## REQUIREMENTS
Repeat the rows below exactly, leaving out the pictures.

(Extracted records)
━━━━━━

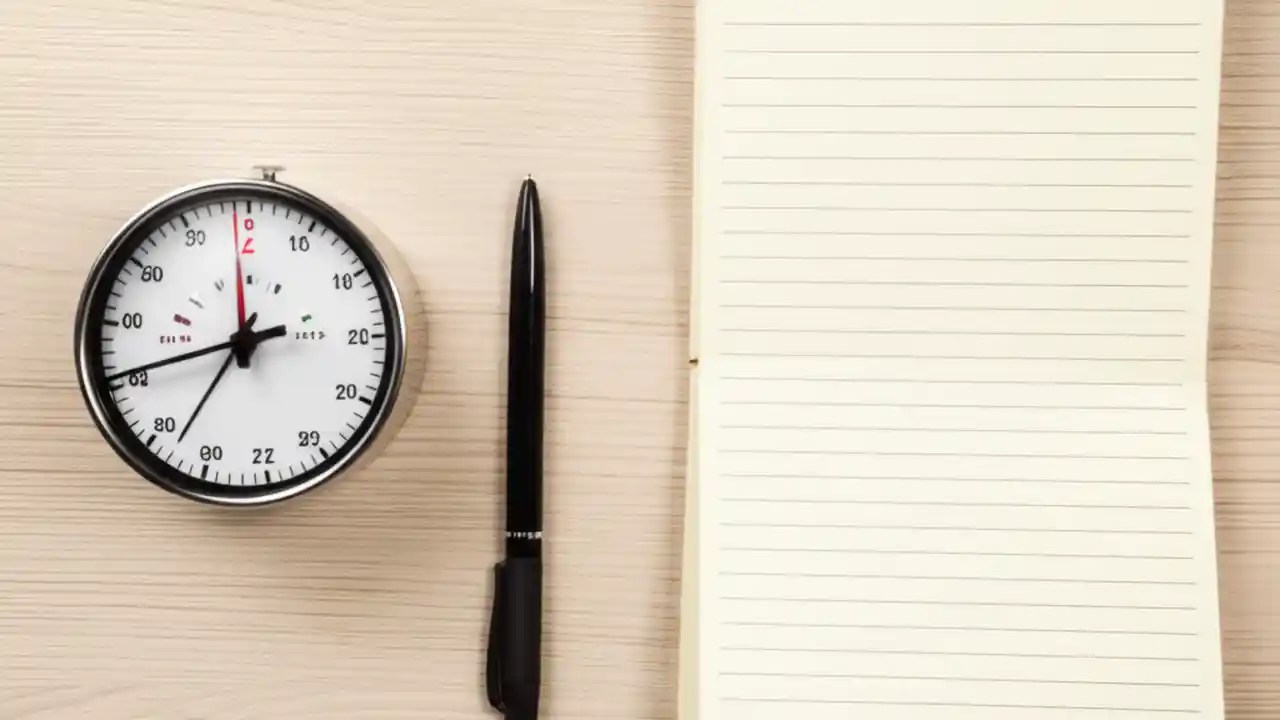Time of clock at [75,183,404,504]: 2:40
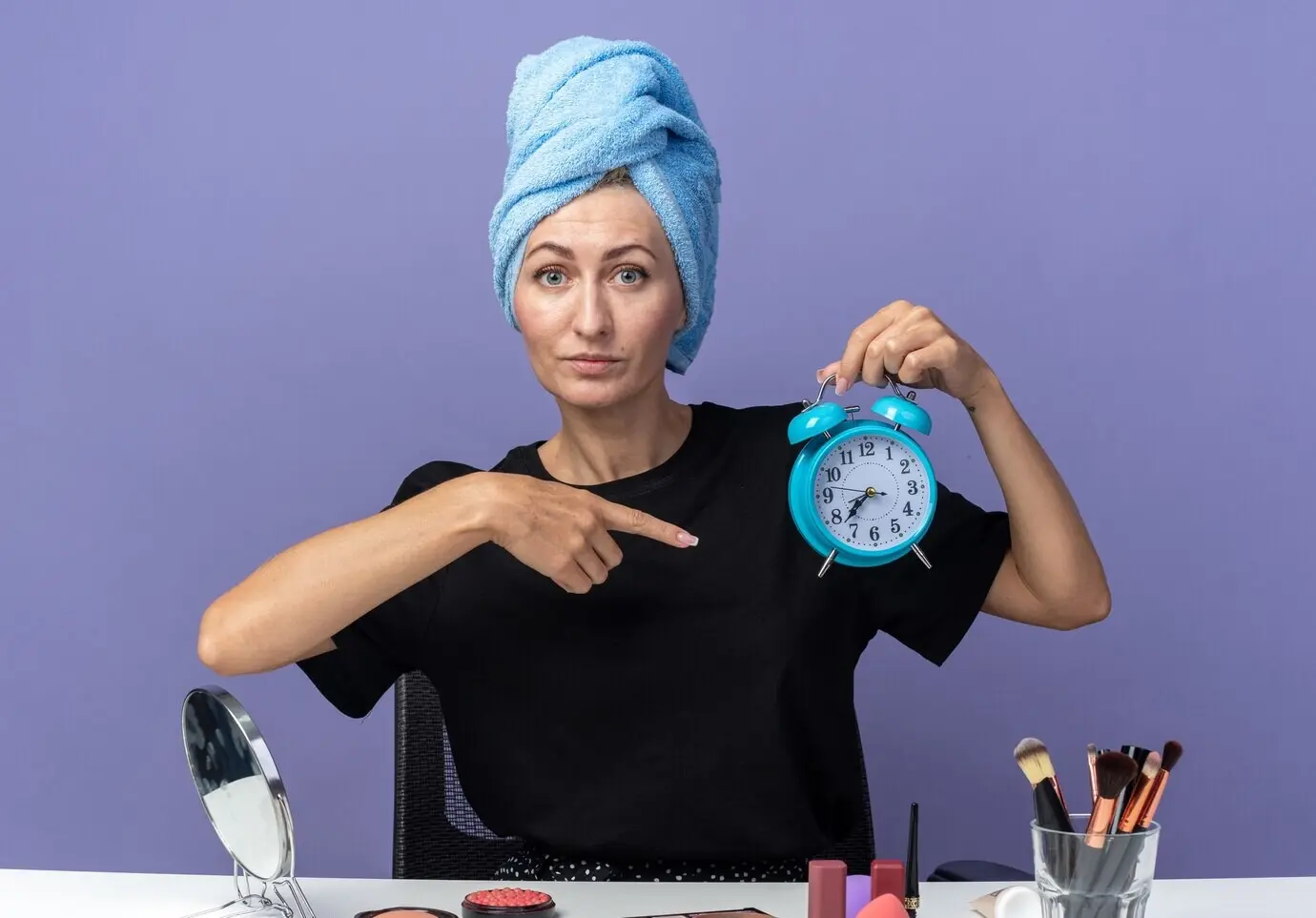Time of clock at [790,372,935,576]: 7:37
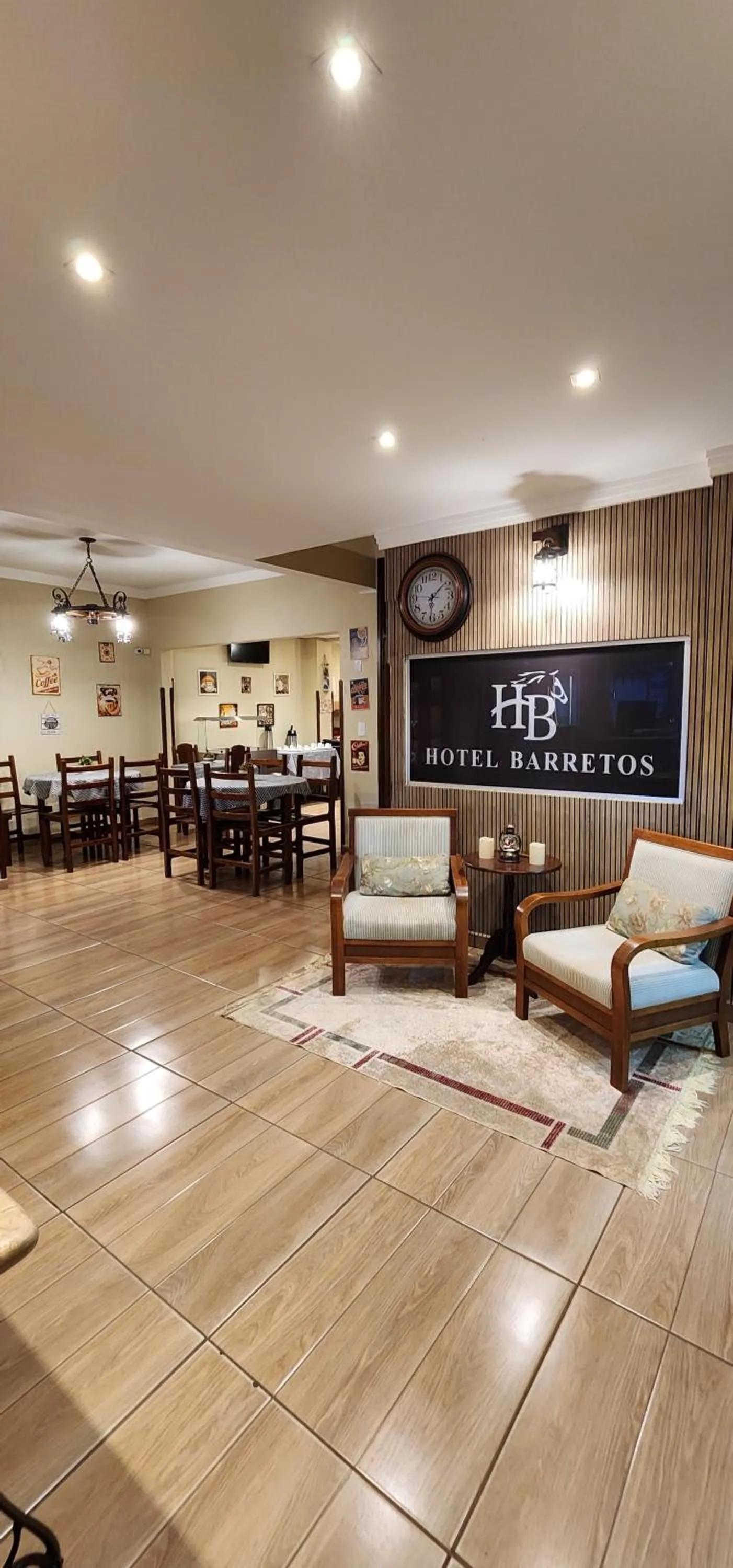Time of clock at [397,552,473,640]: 6:08
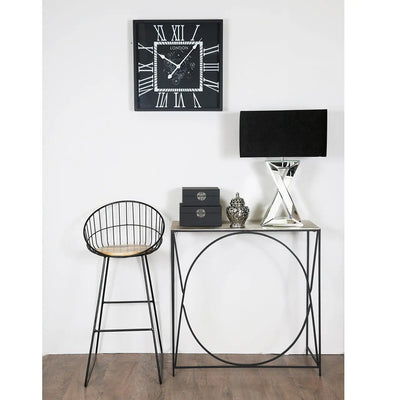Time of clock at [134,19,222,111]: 10:07
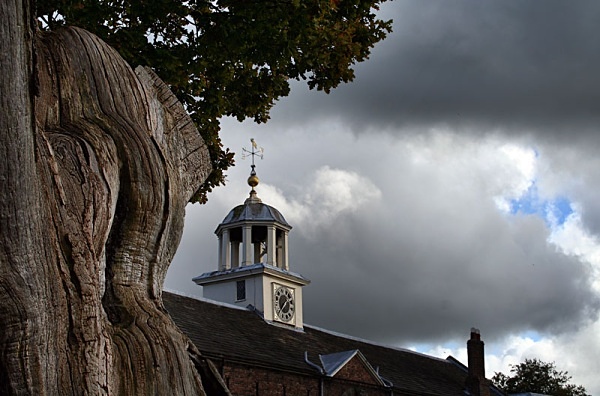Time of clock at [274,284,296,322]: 1:37
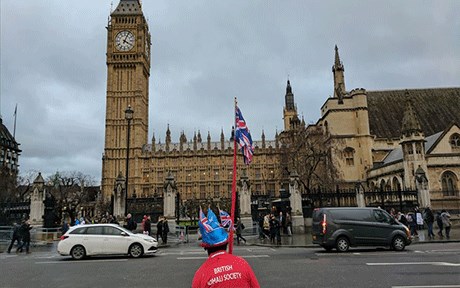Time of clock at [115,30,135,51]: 4:04
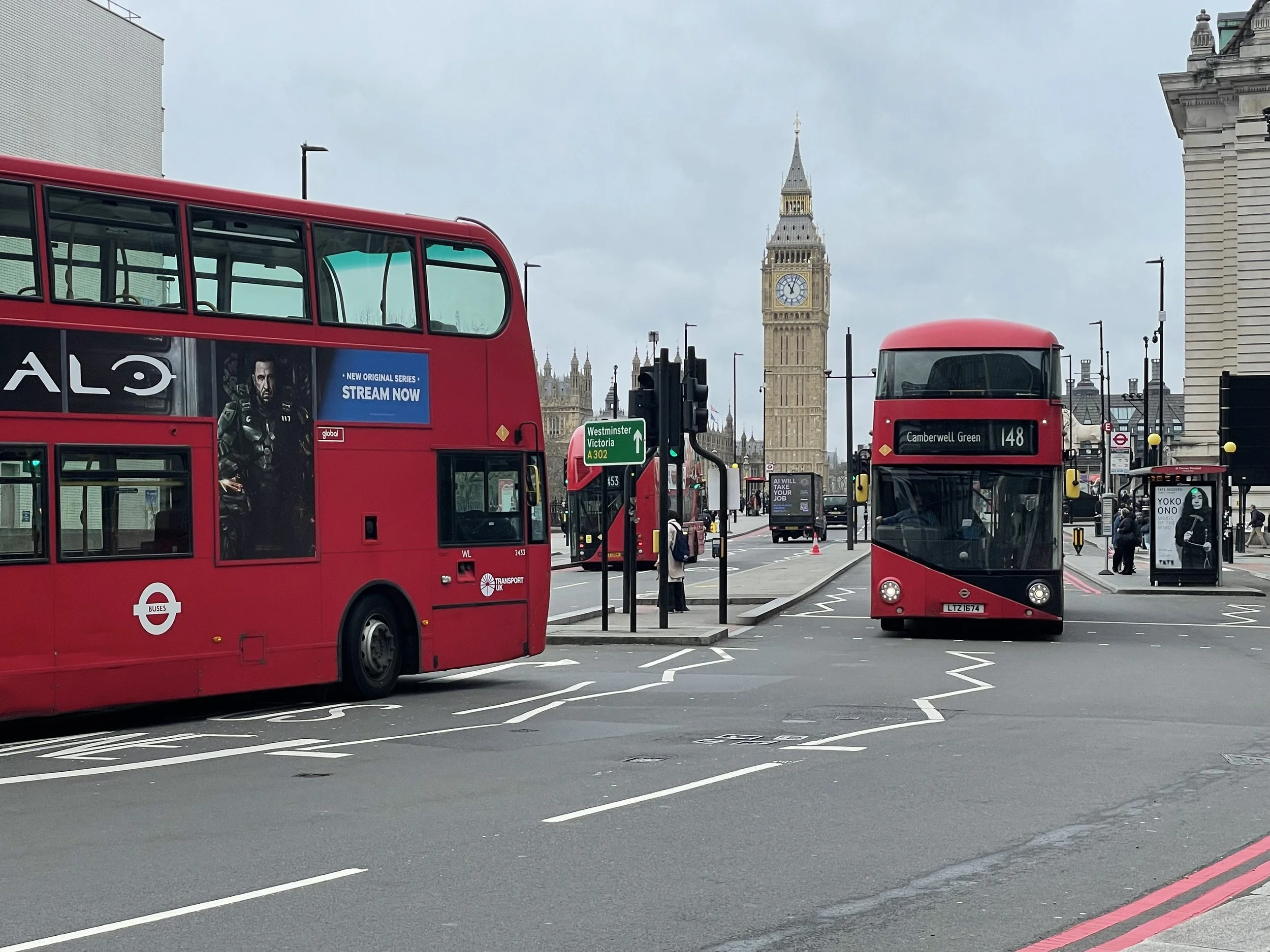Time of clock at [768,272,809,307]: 11:03
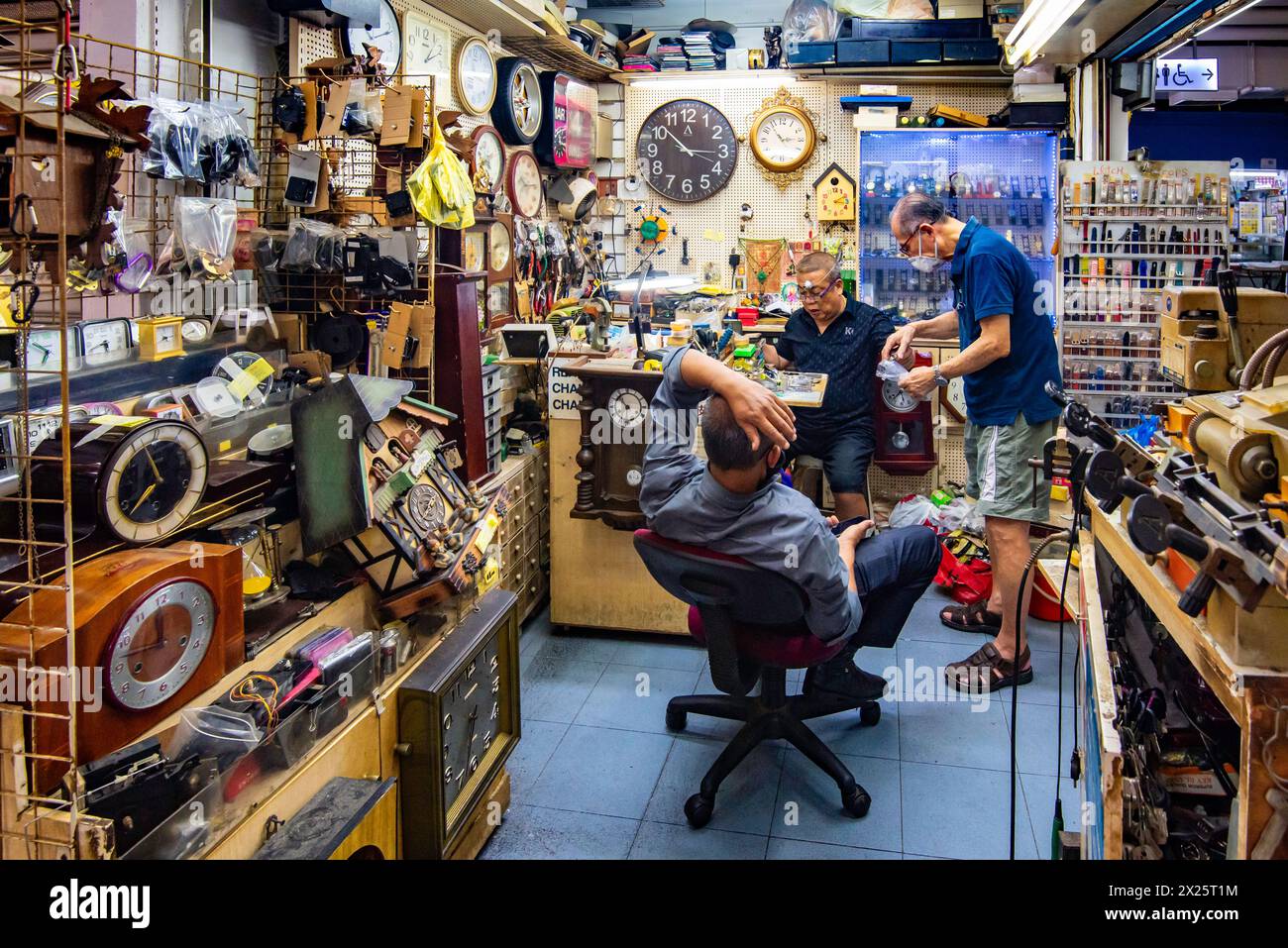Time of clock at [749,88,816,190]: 2:53
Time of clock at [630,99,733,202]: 2:52
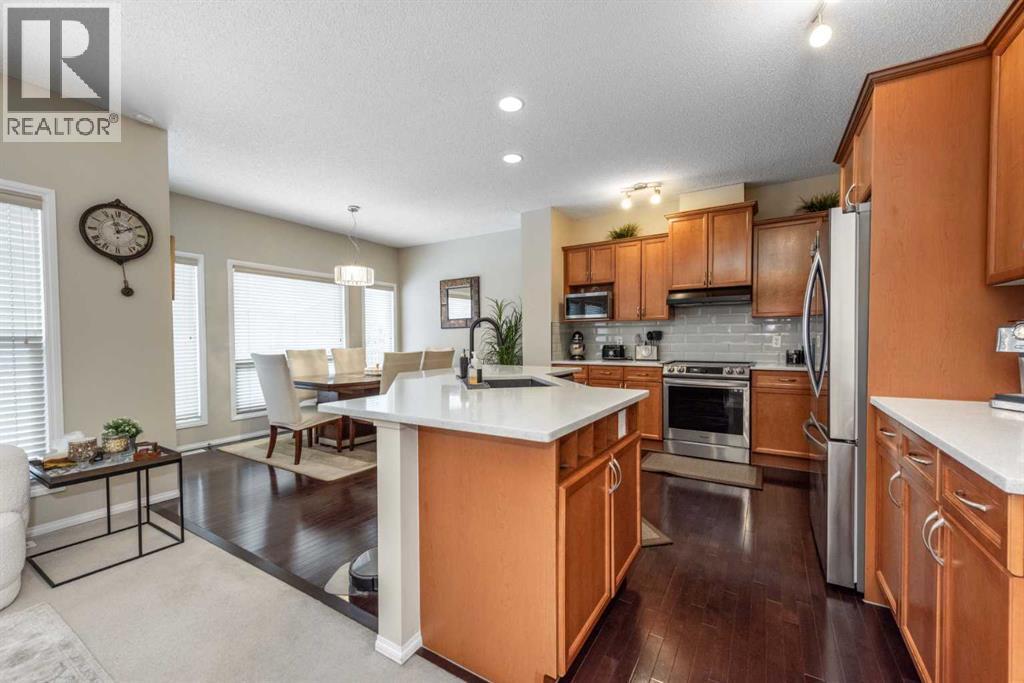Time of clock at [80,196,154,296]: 1:57
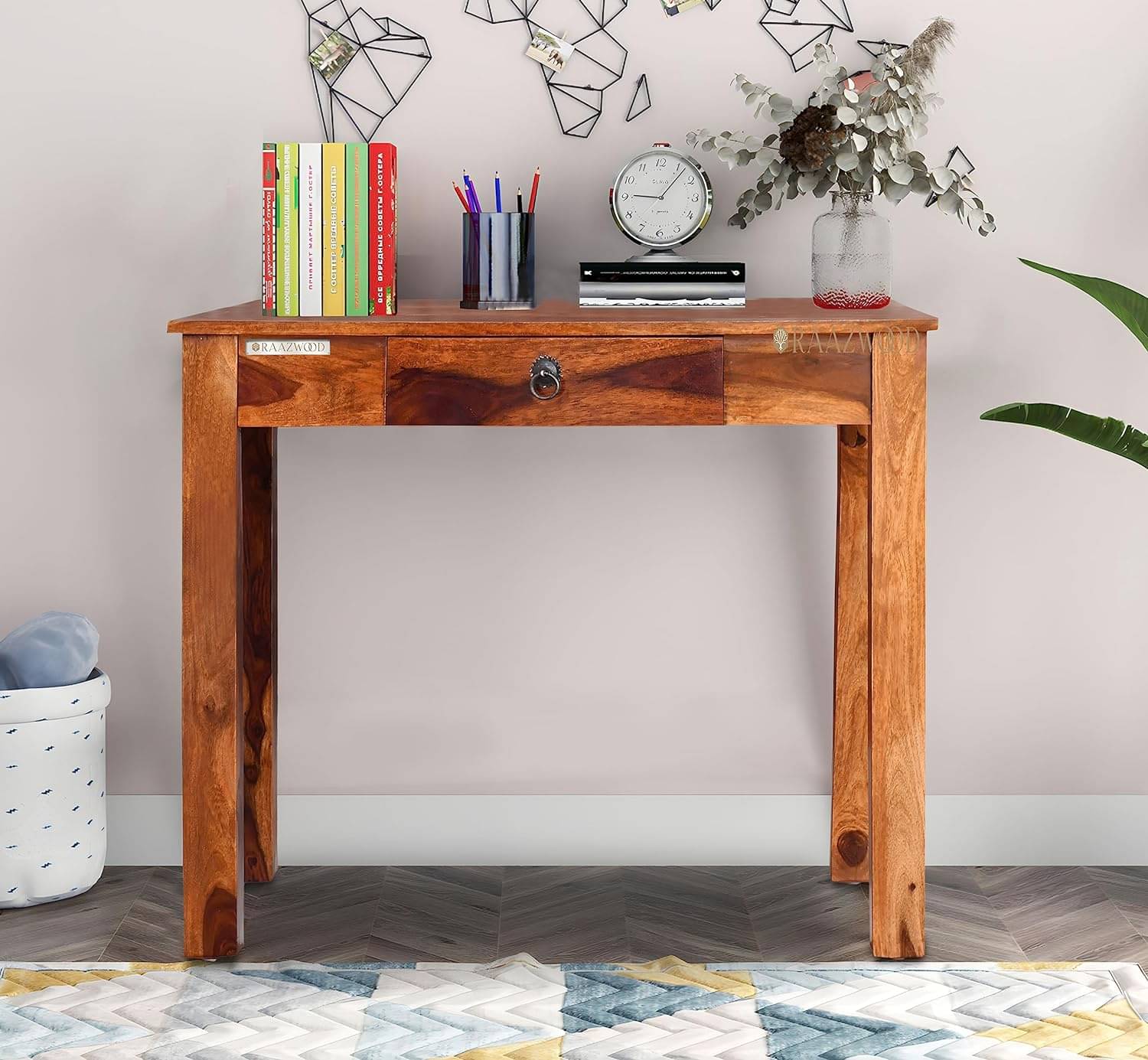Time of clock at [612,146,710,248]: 9:06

━━━━━━

## THE COMPLETED TASK
Time of clock at [75,183,404,504]: 2:40
Time of clock at [790,372,935,576]: 7:37
Time of clock at [397,552,473,640]: 6:08
Time of clock at [134,19,222,111]: 10:07
Time of clock at [274,284,296,322]: 1:37
Time of clock at [115,30,135,51]: 4:04
Time of clock at [768,272,809,307]: 11:03
Time of clock at [749,88,816,190]: 2:53
Time of clock at [630,99,733,202]: 2:52
Time of clock at [80,196,154,296]: 1:57
Time of clock at [612,146,710,248]: 9:06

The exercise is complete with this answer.